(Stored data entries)
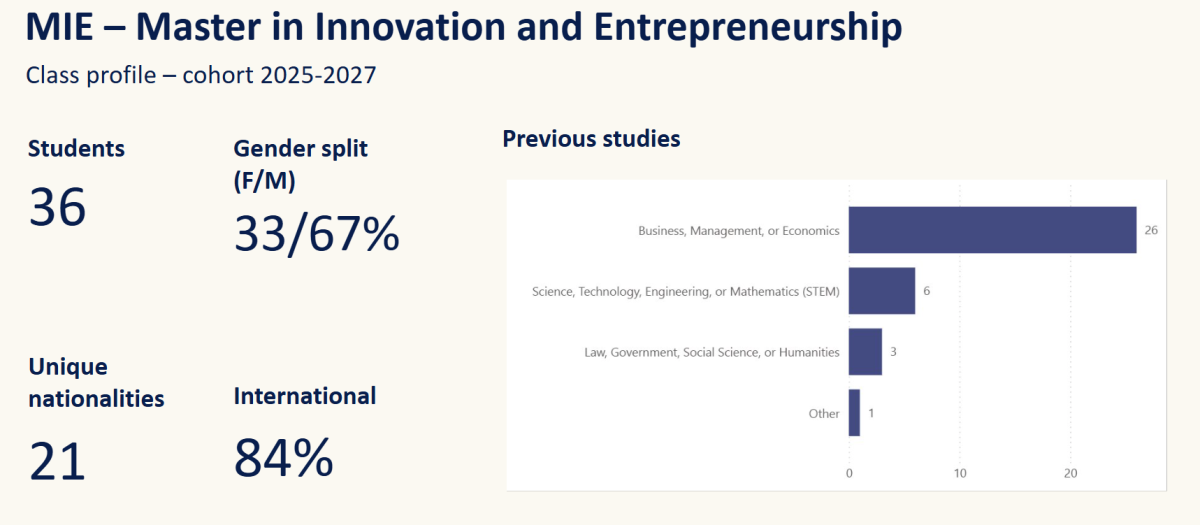 MIE – Master in Innovation and Entrepreneurship

Class profile – cohort 2025-2027

Students

36

Gender split (F/M)

33/67%

Unique nationalities

21

International

84%

Previous studies

Business, Management, or Economics 26

Science, Technology, Engineering, or Mathematics (STEM) 6

Law, Government, Social Science, or Humanities 3

Other 1

0 10 20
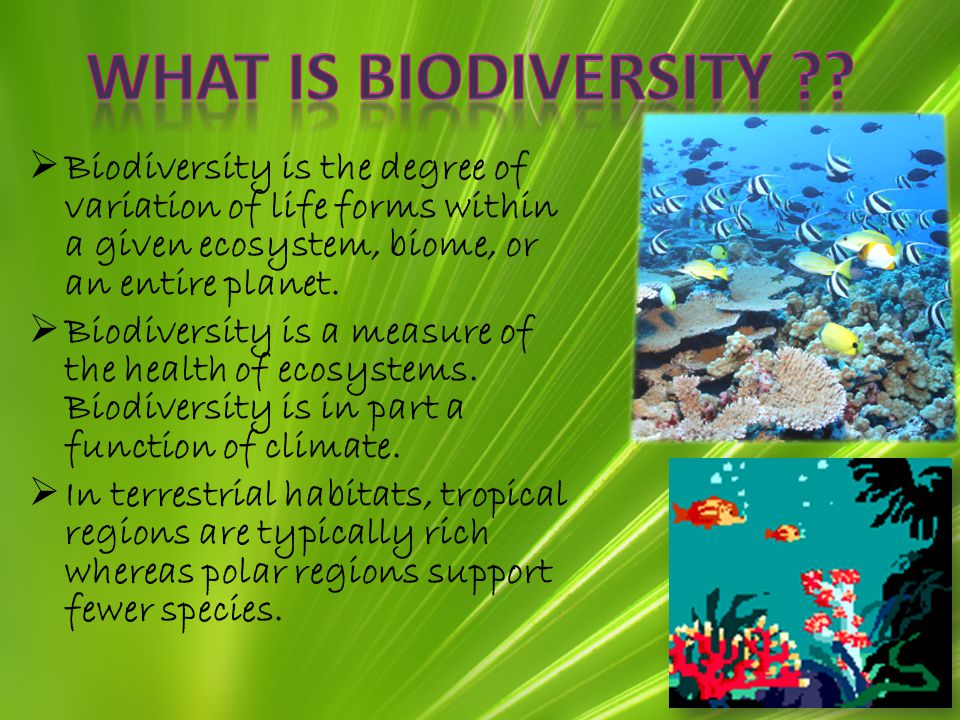 WHAT IS BIODIVERSITY ??

➢ Biodiversity is the degree of variation of life forms within a given ecosystem, biome, or an entire planet.

➢ Biodiversity is a measure of the health of ecosystems. Biodiversity is in part a function of climate.

➢ In terrestrial habitats, tropical regions are typically rich whereas polar regions support fewer species.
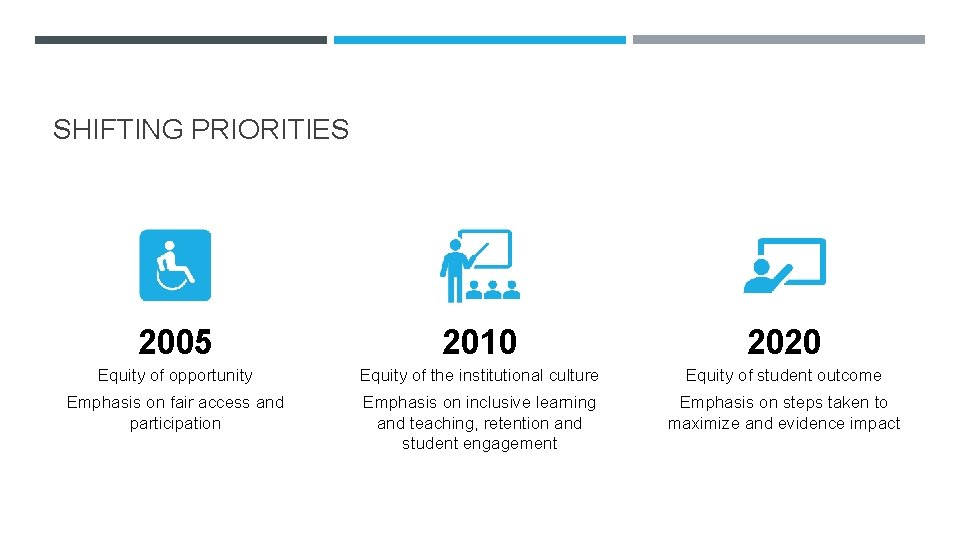 SHIFTING PRIORITIES

2005

Equity of opportunity

Emphasis on fair access and participation

2010

Equity of the institutional culture

Emphasis on inclusive learning and teaching, retention and student engagement

2020

Equity of student outcome

Emphasis on steps taken to maximize and evidence impact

• _ACTIVITY_: Please output exactly the lines from the one containing "Equity of the institutional culture" through the end of the records, both included.

• _ANSWER FOR THIS EXERCISE_:
Equity of the institutional culture

Emphasis on inclusive learning and teaching, retention and student engagement

2020

Equity of student outcome

Emphasis on steps taken to maximize and evidence impact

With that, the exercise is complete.